Global equity markets were soft yesterday, weighed down by lower commodity prices at the end of a volatile quarter as a rally prompted by the US Federal Reserve’s interest rate outlook fizzled out. 
At the European close, Frankfurt’s DAX 30 index was down 0.8% and Paris sank 1.3% as investors reacted to news that eurozone consumer prices fell this month despite the European Central Bank boosting its already massive stimulus programme to beat deflation. 
Capital Economics analyst Jonathan Loynes called the inflation data “very weak”, saying they kept “pressure on the Bank for yet more policy support”. 
Outside the eurozone, London shed 0.5% as traders brushed aside official data showing Britain’s economy grew faster than expected last year. 
“A mixed lead from Asia, a pullback in oil prices and end-of-month repositioning weighed on European markets on the final day of a very volatile first quarter,” said Jasper Lawler, analyst at traders CMC Markets. 
Wall Street treaded water on the eve of US jobs data. 
World oil prices fell further yesterday, extending the previous day’s heavy losses as a smaller-than-expected increase in US stockpiles failed to stem worries about the stubborn global supply glut. 
Copper also sank heavily, weighing on the resources sector. 
“The sharp reversal in oil prices on Wednesday in combination with a four-week low in the price of copper has prompted some profit taking in UK-listed miners including BHP Billiton and Rio Tinto,” noted Lawler. 
World markets had soared Wednesday after Federal Reserve chief Janet Yellen indicated that the US central bank was unlikely to raise interest rates in the first half of this year, citing ongoing concerns about 
the slow global economic growth. 
But Asian equities experienced mixed fortunes yesterday as profit-taking set in, one day before the release of key economic data in China and the US. 
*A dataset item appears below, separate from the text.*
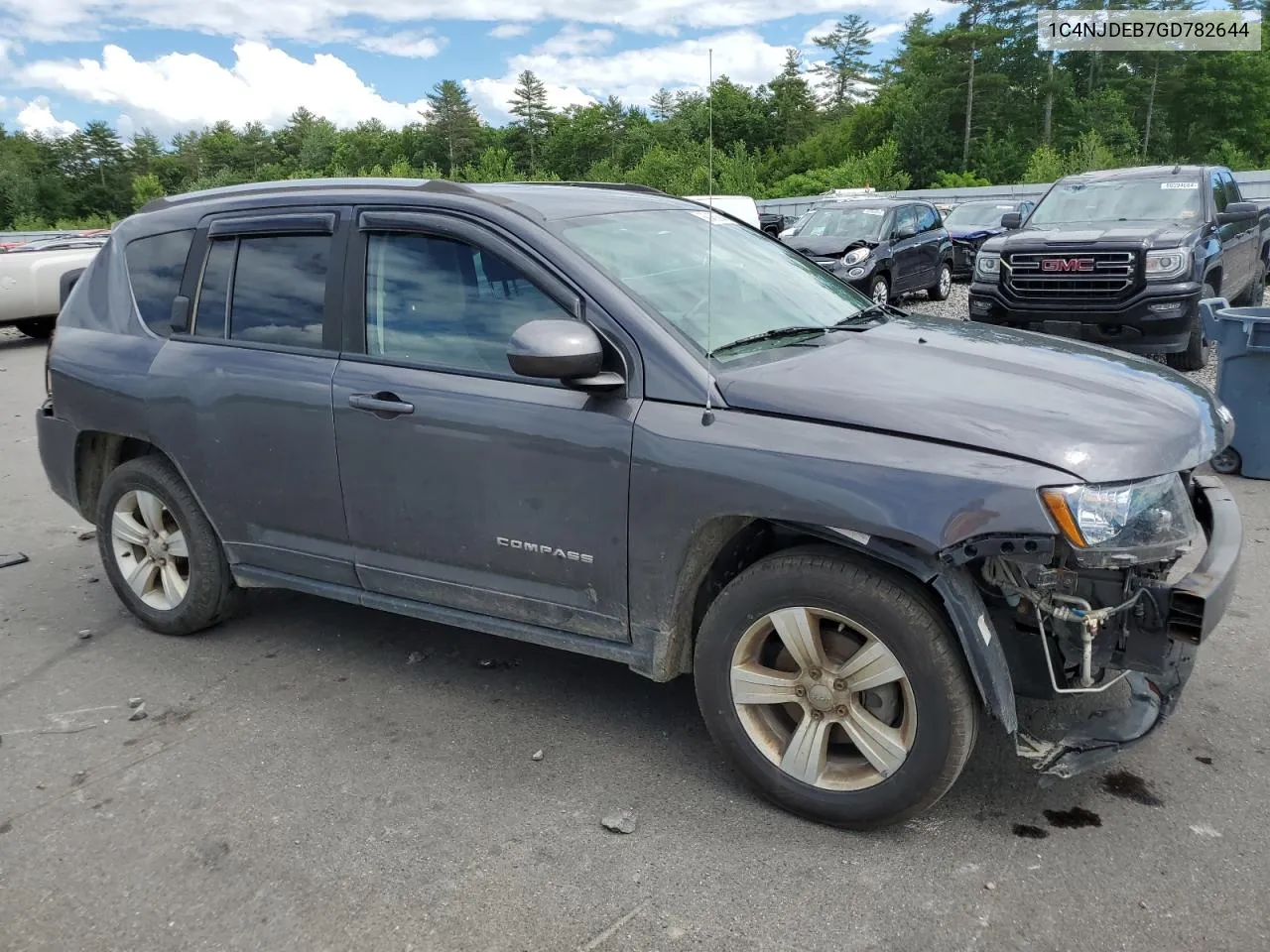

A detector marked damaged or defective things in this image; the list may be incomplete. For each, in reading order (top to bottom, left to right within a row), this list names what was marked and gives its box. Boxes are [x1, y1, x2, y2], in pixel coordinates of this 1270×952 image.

Investors will now be watching out for China’s March manufacturing activity, released today, for the latest snapshot of the mainland economy. That is followed by official US jobs figures later in the day. 
In Hong Kong, shares in Chinese firm Dalian Wanda Commercial Properties soared 20% after its parent firm said it was considering buying back all its shares—just 16 months after listing. 
Billionaire Wang Jianlin, who owns Dalian Wanda Group, is looking to buy the firm back for HK$48 a share, the price it listed, marking a 24-percent premium to its Wednesday close. 
Ratings agency Standard & Poor’s (S&P) yesterday cut its outlook on China from stable to negative, warning that economic rebalancing was taking longer than expected.